Jostein Gaarder was born in Oslo, Norway, in 1952. He taught high school philosophy for several years, before publishing a collection of short stories in 1986 and, shortly thereafter, his first two novels, The Solitaire Mystery and Sophie's World, and several others since then. He lives in Oslo with his family.

Book Synopsis

A classic page-turner that explores what it means to live in our modern world, available for the first time as an audiobook

Publishers Weekly

This long, dense novel, a bestseller in the author's native Norway, offers a summary history of philosophy embedded in a philosophical mystery disguised as a children's book-but only sophisticated young adults would be remotely interested. Sophie Amundsen is about to turn 15 when she receives a letter from one Alberto Knox, a philosopher who undertakes to educate her in his craft. Sections in which we read the text of Knox's lessons to Sophie about the pre-Socratics, Plato and St. Augustine alternate with those in which we find out about Sophie's life with her well-meaning mother.
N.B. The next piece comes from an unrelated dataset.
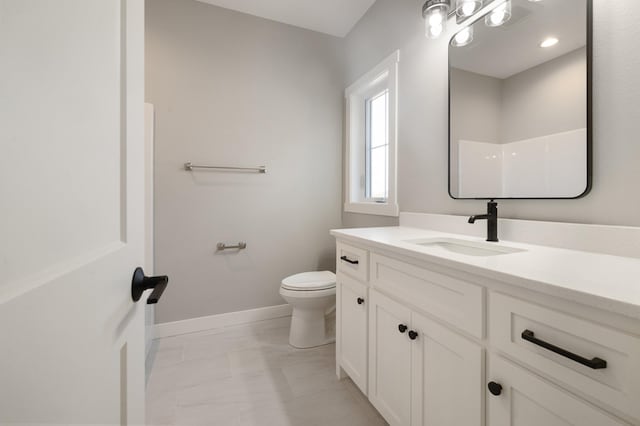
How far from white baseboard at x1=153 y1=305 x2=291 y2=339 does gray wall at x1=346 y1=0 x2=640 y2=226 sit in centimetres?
104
Soon, though, Sophie begins receiving other, stranger missives addressed to one Hilde Moller Knag from her absent father, Albert. As Alberto Knox's lessons approach this century, he and Sophie come to suspect that they are merely characters in a novel written by Albert for his daughter. Teacher and pupil hatch a plot to understand and possibly escape from their situation; and from there, matters get only weirder. Norwegian philosophy professor Gaarder's notion of making a history of philosophy accessible is a good one. Unfortunately, it's occasionally undermined by the dry language he uses to describe the works of various thinkers and by an idiosyncratic bias that gives one paragraph to Nietzsche but dozens to Sartre, breezing right by Wittgenstein and the most influential philosophy of this century, logical positivism. Many readers, regardless of their age, may be tempted to skip over the lessons, which aren't well integrated with the more interesting and unusual metafictional story line. Author tour. (Sept.)